> _Work item_:
The pictures are to be left out when the listing below is reproduced word for word.

> _Source data_:
^^^^
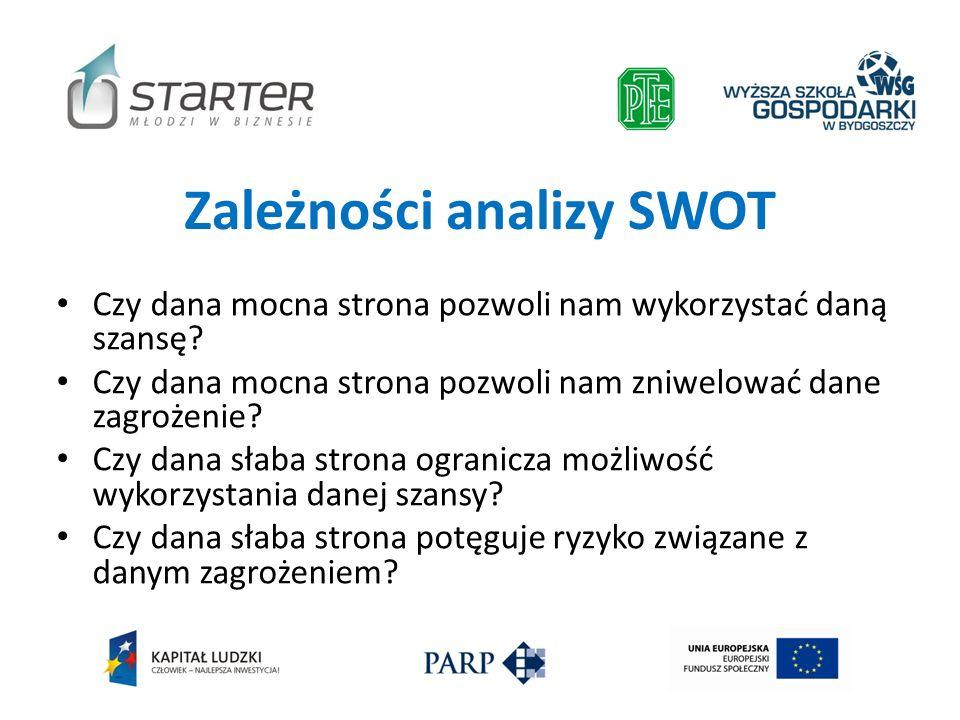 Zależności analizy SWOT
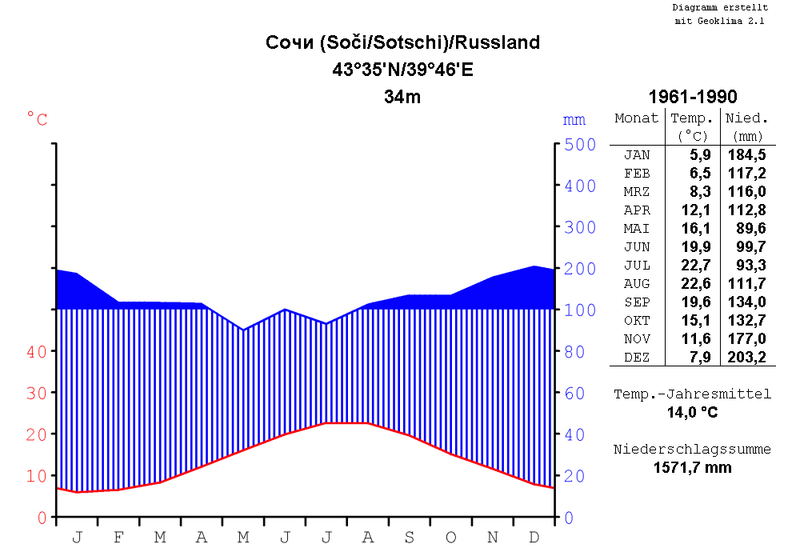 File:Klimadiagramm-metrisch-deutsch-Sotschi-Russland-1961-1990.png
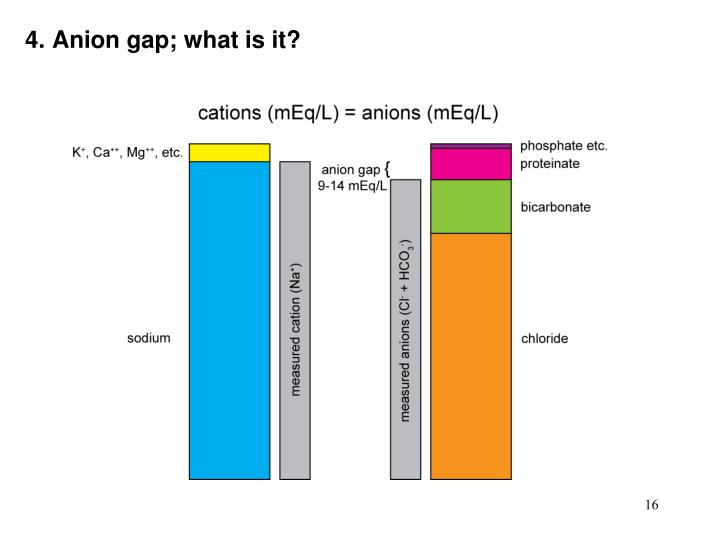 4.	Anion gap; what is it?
^^^^
> _Finished task_:
 Zależności analizy SWOT
 File:Klimadiagramm-metrisch-deutsch-Sotschi-Russland-1961-1990.png
 4.	Anion gap; what is it?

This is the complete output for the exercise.